Şuruk, şöyle devam etti:

“Kadın gazeteciler kötü sağlık ve hayat şartlarından şikayetçiler ve bu durum hiçbir şekilde mahremiyetlerinin olmamasıyla birlikte daha da kötüleşiyor. Sahada çalışan pek çok kadın gazeteci, kaos ve panik ortamında, herhangi bir koruma ya da kişisel hijyen olmaksızın kaldırımlardaki açık çadırlarda uyumak zorunda kalıyor.”

“Kadın gazeteciler aynı zamanda birer aktivisttir”

Filistinli Gazeteciler Sendikası Başkan Yardımcısı Tahsin el-Astal, çok sayıda kadının gazetecilik mesleğini seçtiklerini ve savaşın tehlikelerine rağmen bu mesleği icra etmekte ısrar ettiklerini söyledi.

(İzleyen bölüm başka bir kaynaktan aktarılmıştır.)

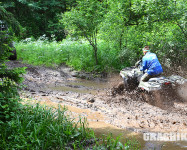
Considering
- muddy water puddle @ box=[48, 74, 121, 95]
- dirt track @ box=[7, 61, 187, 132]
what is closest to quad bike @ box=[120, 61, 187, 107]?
dirt track @ box=[7, 61, 187, 132]

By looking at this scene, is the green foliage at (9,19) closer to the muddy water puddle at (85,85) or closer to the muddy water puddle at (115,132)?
the muddy water puddle at (115,132)

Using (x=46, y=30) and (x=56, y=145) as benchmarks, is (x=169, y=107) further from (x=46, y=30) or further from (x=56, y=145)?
(x=46, y=30)

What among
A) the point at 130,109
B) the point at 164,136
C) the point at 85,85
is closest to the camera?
the point at 164,136

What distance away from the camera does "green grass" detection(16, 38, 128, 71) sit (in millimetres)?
14594

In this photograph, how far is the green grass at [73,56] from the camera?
14.6 metres

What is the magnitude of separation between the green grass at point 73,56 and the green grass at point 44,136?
991 cm

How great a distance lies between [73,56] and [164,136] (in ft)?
39.7

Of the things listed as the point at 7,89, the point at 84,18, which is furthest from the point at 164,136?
the point at 84,18

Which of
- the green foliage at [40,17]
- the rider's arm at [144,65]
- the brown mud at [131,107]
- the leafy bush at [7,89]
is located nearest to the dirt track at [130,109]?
the brown mud at [131,107]

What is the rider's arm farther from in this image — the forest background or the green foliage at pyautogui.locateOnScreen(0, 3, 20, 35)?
the green foliage at pyautogui.locateOnScreen(0, 3, 20, 35)

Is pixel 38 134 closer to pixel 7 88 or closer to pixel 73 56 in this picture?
pixel 7 88

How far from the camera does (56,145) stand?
13.0 feet

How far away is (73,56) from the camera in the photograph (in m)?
16.3

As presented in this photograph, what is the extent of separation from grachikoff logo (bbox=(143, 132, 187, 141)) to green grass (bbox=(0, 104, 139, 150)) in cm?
59
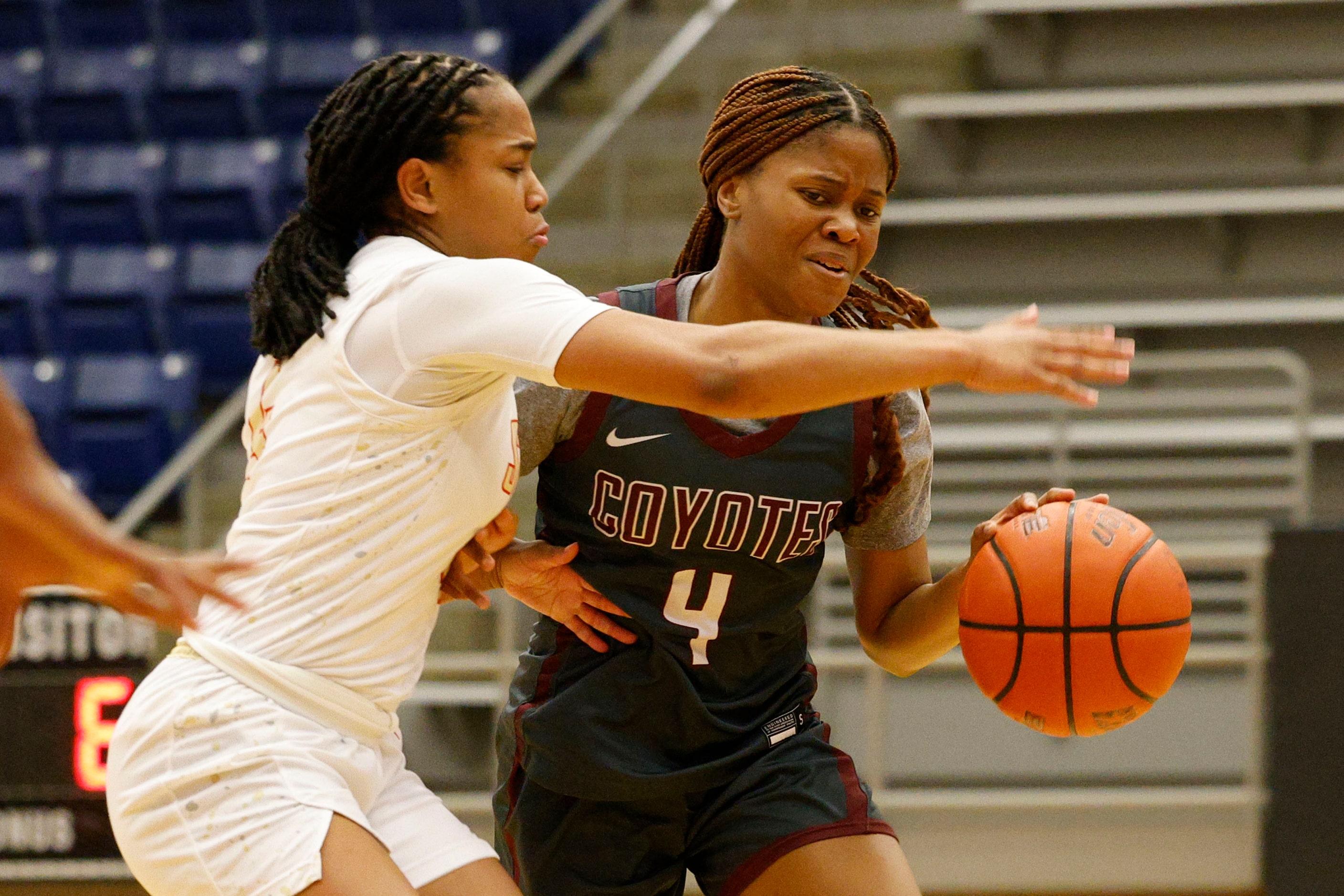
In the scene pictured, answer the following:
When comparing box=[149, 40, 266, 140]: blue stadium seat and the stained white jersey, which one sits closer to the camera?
the stained white jersey

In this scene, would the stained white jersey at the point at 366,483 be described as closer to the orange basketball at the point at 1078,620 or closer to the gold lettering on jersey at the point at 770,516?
the gold lettering on jersey at the point at 770,516

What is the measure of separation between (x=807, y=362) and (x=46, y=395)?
20.5 feet

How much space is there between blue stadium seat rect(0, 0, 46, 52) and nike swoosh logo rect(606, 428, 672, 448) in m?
7.21

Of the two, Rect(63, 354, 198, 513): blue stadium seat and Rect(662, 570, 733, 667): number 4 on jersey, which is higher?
Rect(662, 570, 733, 667): number 4 on jersey

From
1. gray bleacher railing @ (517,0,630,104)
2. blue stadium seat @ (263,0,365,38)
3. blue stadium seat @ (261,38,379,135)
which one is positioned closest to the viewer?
gray bleacher railing @ (517,0,630,104)

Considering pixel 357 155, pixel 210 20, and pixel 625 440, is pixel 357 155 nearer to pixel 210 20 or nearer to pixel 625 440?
pixel 625 440

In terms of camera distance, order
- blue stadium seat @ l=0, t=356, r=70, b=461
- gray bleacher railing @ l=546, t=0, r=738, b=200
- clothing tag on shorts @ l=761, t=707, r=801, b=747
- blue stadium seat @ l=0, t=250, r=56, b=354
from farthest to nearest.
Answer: blue stadium seat @ l=0, t=250, r=56, b=354
blue stadium seat @ l=0, t=356, r=70, b=461
gray bleacher railing @ l=546, t=0, r=738, b=200
clothing tag on shorts @ l=761, t=707, r=801, b=747

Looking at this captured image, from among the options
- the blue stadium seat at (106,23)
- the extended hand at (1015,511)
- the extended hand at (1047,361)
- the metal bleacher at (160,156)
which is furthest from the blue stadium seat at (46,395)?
the extended hand at (1047,361)

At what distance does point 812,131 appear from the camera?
2523mm

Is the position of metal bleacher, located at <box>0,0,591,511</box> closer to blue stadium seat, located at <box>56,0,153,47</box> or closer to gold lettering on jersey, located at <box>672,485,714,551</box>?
blue stadium seat, located at <box>56,0,153,47</box>

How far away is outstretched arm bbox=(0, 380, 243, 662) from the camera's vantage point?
107cm

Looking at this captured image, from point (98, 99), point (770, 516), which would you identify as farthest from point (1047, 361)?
point (98, 99)

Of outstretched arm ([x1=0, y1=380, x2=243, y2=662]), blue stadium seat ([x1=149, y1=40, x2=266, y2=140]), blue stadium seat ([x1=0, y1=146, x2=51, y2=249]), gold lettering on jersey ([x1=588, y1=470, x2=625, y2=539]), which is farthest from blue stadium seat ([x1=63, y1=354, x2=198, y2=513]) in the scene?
outstretched arm ([x1=0, y1=380, x2=243, y2=662])

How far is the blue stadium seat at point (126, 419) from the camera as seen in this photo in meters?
7.15
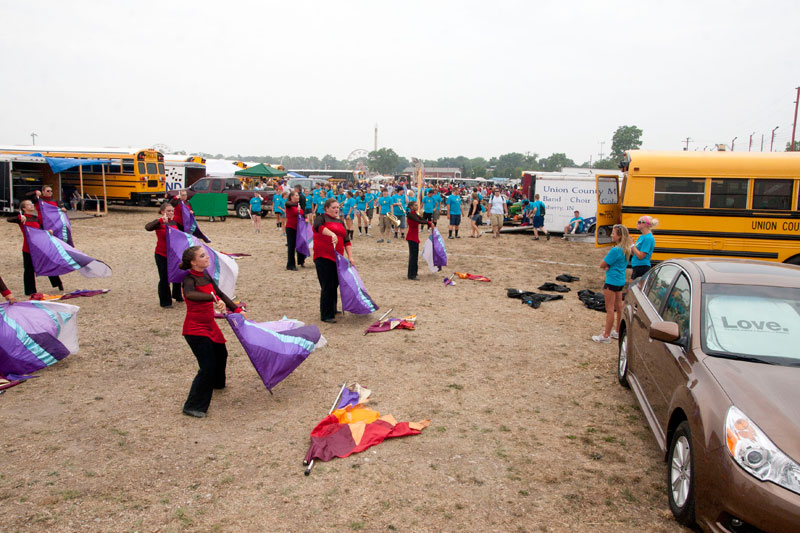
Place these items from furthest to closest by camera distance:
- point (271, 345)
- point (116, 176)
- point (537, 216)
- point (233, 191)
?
point (116, 176) < point (233, 191) < point (537, 216) < point (271, 345)

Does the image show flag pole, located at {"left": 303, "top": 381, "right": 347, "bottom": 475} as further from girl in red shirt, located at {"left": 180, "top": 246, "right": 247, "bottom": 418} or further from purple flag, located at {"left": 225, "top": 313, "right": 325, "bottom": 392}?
girl in red shirt, located at {"left": 180, "top": 246, "right": 247, "bottom": 418}

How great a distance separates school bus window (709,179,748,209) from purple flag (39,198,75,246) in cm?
1219

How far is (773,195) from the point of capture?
1072cm

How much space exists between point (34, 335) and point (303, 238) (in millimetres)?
6802

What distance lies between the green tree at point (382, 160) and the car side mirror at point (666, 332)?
499 feet

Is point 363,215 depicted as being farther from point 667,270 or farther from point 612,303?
point 667,270

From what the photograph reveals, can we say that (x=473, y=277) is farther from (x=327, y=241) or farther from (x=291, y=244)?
(x=327, y=241)

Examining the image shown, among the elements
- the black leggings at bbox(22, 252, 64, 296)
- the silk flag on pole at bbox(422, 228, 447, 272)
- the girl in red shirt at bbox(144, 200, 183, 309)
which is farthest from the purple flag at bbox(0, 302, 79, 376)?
the silk flag on pole at bbox(422, 228, 447, 272)

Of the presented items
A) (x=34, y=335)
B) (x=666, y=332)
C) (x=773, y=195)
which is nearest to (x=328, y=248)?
(x=34, y=335)

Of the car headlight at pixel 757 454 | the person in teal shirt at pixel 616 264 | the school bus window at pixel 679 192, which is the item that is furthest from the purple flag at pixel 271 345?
the school bus window at pixel 679 192

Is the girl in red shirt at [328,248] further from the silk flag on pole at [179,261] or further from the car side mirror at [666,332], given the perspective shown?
the car side mirror at [666,332]

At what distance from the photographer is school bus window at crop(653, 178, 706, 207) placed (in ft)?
36.4

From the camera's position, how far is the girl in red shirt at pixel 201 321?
4.77m

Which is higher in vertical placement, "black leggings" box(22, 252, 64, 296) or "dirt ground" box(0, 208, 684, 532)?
"black leggings" box(22, 252, 64, 296)
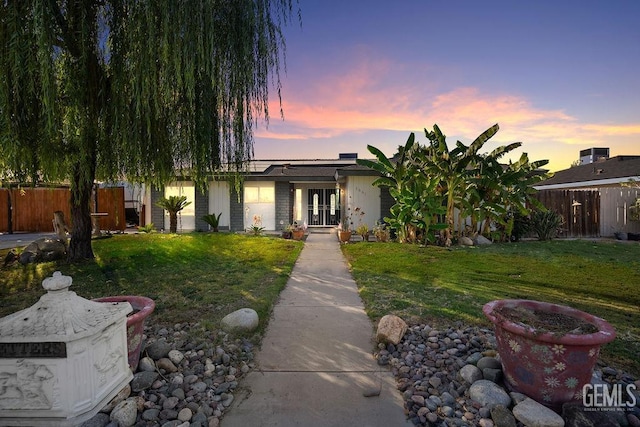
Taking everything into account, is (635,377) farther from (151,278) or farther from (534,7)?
(534,7)

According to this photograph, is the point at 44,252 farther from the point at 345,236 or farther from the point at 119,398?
the point at 345,236

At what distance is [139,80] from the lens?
3.62 m

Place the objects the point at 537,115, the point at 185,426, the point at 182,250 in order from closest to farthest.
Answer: the point at 185,426, the point at 182,250, the point at 537,115

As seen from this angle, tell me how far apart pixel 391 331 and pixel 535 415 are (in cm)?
152

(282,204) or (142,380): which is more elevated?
(282,204)

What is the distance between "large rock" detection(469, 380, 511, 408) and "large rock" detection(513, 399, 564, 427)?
0.10 m

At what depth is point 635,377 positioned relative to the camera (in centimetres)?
268

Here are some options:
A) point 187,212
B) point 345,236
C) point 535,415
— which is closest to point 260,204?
point 187,212

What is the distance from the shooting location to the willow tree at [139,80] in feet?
11.3

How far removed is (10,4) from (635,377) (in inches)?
306

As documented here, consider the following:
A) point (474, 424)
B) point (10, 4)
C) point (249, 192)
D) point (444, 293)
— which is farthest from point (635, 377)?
point (249, 192)

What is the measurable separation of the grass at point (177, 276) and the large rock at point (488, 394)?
261 centimetres

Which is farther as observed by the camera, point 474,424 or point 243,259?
point 243,259

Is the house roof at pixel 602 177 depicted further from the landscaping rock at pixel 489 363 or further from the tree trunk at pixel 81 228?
the tree trunk at pixel 81 228
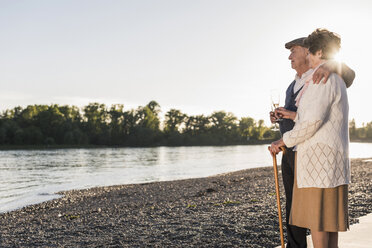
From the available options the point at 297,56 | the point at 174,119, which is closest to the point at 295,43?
the point at 297,56

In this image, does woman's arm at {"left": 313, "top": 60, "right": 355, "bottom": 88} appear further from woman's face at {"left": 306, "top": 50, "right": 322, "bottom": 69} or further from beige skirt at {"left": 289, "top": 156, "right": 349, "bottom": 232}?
beige skirt at {"left": 289, "top": 156, "right": 349, "bottom": 232}

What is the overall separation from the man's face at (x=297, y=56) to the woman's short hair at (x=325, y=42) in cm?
101

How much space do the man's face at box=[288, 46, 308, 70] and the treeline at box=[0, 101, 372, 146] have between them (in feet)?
306

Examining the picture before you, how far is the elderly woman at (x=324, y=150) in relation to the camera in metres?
2.55

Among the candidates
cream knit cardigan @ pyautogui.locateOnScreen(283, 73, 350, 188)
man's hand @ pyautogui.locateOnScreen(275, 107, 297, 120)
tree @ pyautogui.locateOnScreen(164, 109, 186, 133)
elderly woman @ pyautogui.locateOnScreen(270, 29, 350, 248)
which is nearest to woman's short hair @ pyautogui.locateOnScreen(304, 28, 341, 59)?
elderly woman @ pyautogui.locateOnScreen(270, 29, 350, 248)

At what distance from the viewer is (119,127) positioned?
10788 centimetres

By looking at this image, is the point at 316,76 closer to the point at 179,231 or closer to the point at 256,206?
the point at 179,231

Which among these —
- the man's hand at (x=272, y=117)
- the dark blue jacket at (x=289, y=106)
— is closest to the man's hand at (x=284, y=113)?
the man's hand at (x=272, y=117)

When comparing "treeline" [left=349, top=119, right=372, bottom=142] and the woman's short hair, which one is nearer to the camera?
the woman's short hair

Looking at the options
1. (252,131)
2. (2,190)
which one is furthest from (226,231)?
(252,131)

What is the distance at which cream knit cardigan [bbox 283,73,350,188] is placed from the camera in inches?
100

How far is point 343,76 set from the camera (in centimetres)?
269

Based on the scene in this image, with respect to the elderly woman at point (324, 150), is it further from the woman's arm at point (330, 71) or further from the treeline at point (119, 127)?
the treeline at point (119, 127)

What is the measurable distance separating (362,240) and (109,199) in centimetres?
1080
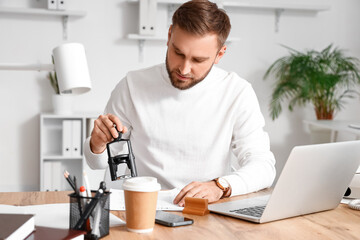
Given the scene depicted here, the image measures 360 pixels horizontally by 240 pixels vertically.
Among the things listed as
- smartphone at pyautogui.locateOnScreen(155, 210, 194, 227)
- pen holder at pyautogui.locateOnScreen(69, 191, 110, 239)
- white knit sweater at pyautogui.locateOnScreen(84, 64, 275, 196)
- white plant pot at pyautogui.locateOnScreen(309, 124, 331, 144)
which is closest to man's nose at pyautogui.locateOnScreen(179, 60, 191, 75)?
white knit sweater at pyautogui.locateOnScreen(84, 64, 275, 196)

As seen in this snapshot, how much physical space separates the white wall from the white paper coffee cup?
9.76ft

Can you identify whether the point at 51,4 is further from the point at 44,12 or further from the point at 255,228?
the point at 255,228

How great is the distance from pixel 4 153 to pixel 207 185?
2.91 m

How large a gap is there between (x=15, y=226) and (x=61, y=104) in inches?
116

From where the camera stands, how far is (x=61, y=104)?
12.4ft

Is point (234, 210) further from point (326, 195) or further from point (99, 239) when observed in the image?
point (99, 239)

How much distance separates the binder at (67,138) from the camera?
3.71 metres

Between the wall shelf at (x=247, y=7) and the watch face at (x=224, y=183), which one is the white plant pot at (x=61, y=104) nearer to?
the wall shelf at (x=247, y=7)

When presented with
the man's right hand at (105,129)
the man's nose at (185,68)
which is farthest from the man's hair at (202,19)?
the man's right hand at (105,129)

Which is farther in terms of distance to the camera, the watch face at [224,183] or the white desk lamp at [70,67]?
the watch face at [224,183]

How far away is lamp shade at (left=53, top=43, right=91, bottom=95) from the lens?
108 cm

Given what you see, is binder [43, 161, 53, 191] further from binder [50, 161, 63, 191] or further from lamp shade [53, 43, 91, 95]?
lamp shade [53, 43, 91, 95]

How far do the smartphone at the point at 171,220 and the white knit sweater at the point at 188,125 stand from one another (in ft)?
1.96

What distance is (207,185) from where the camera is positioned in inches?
56.9
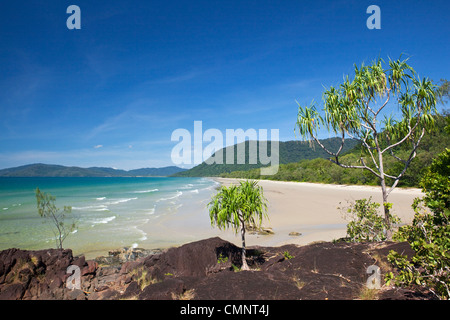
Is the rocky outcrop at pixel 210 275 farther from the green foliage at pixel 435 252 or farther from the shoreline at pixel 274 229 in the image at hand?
the shoreline at pixel 274 229

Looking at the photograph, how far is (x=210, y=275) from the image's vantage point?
7195mm

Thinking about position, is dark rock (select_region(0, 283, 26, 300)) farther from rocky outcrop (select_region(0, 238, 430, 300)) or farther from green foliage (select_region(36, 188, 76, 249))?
green foliage (select_region(36, 188, 76, 249))

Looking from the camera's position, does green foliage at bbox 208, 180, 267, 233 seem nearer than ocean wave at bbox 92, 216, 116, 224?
Yes

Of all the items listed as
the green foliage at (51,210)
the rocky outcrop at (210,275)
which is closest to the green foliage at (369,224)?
the rocky outcrop at (210,275)

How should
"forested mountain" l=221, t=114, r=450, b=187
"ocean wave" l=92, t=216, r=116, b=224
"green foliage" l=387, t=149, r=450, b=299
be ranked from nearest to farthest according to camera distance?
"green foliage" l=387, t=149, r=450, b=299
"ocean wave" l=92, t=216, r=116, b=224
"forested mountain" l=221, t=114, r=450, b=187

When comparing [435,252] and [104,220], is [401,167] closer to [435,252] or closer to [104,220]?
[435,252]

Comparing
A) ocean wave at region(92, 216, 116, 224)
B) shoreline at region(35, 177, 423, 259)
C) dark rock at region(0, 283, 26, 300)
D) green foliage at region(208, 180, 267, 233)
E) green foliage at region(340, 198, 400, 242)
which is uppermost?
green foliage at region(208, 180, 267, 233)

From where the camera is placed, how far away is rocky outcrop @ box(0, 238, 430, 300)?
5.45m

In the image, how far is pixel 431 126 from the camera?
8.20 meters

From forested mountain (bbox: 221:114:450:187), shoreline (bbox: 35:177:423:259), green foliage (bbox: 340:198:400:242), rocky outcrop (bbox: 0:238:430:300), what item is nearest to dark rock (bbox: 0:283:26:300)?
rocky outcrop (bbox: 0:238:430:300)

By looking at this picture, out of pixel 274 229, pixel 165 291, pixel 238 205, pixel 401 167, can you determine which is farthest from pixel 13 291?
pixel 401 167
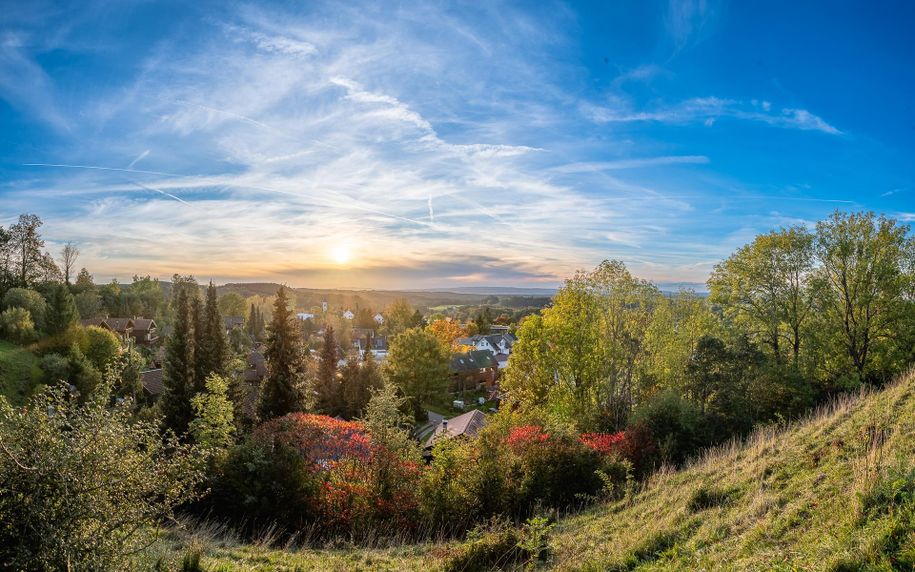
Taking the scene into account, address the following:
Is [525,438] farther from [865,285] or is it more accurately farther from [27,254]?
[27,254]

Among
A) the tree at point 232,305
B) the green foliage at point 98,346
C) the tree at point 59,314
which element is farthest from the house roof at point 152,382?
the tree at point 232,305

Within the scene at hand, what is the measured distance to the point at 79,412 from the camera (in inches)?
210

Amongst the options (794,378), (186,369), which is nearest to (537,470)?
(794,378)

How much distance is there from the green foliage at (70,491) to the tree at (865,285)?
26.0 meters

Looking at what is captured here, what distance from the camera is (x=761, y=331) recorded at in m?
21.8

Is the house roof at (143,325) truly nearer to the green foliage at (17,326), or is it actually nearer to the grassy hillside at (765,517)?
the green foliage at (17,326)

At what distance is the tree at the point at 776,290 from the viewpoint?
21281 mm

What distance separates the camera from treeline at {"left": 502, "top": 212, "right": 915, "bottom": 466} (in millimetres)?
19417

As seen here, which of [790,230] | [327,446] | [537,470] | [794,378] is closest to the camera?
[537,470]

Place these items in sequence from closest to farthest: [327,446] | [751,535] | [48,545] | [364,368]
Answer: [48,545] < [751,535] < [327,446] < [364,368]

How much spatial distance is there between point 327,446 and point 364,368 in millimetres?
15276

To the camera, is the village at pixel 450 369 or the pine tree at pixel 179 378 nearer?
the pine tree at pixel 179 378

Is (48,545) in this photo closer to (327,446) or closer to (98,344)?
(327,446)

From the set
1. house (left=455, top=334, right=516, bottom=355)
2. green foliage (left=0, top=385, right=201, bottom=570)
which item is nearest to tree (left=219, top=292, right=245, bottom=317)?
house (left=455, top=334, right=516, bottom=355)
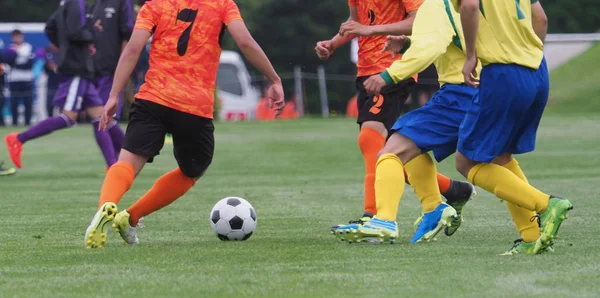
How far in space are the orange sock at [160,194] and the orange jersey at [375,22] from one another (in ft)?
4.87

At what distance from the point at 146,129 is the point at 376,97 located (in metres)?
1.59

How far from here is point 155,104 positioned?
684 cm

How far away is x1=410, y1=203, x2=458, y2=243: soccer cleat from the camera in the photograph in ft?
22.5

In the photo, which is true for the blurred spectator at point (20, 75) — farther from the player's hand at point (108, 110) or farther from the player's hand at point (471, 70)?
the player's hand at point (471, 70)

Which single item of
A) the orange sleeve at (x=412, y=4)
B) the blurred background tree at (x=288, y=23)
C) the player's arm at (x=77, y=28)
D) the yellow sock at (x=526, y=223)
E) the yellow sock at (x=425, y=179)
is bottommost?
the blurred background tree at (x=288, y=23)

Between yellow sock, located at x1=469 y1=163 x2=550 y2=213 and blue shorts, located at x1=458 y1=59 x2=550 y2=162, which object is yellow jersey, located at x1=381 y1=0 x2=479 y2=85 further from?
yellow sock, located at x1=469 y1=163 x2=550 y2=213

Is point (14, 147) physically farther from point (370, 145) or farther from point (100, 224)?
point (100, 224)

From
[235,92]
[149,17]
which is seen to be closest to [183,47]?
[149,17]

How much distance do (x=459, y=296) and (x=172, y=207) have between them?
507 cm

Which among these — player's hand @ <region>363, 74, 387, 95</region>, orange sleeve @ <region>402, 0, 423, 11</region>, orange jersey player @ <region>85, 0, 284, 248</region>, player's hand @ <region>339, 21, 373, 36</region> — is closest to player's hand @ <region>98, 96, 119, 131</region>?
orange jersey player @ <region>85, 0, 284, 248</region>

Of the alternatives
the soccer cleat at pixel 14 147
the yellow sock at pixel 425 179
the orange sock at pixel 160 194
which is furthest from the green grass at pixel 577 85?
the orange sock at pixel 160 194

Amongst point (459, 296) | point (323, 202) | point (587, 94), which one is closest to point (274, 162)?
point (323, 202)

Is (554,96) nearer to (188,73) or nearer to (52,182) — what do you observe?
(52,182)

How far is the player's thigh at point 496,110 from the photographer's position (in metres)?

Bunun Filistinli kadınların mücadelesinin ve medya sahnesinde en büyük etkiye sahip olan muazzam rollerinin önemli bir kanıtı olduğunun altının çizen Astal, “Gazetecilik İsrail'de bir suç haline geldi. Gazeteci Selma Kaddumi’nin, üzerinde gazeteci yeleğiyle tankların fotoğrafını çekmeye çalışırken İsrail ordusu tarafından vurulması olayında olduğu gibi kask, yelek ve kamera gibi kişinin gazeteci olduğunu gösteren araçlar artık gazetecileri hedef alınmaktan korunmuyor” ifadelerini kullandı.

İsrail Ordu Sözcüsü Avichai Adrai, İsrail ordusunun gazetecileri hedef aldığı yönündeki suçlamaları reddederek, ‘hava saldırıları ya da askeri hedeflere yönelik operasyonlar sırasında yaralanabilecek ya da ölebilecek olan gazetecilere kasıtlı olarak zarar verilmediğini’ söyledi.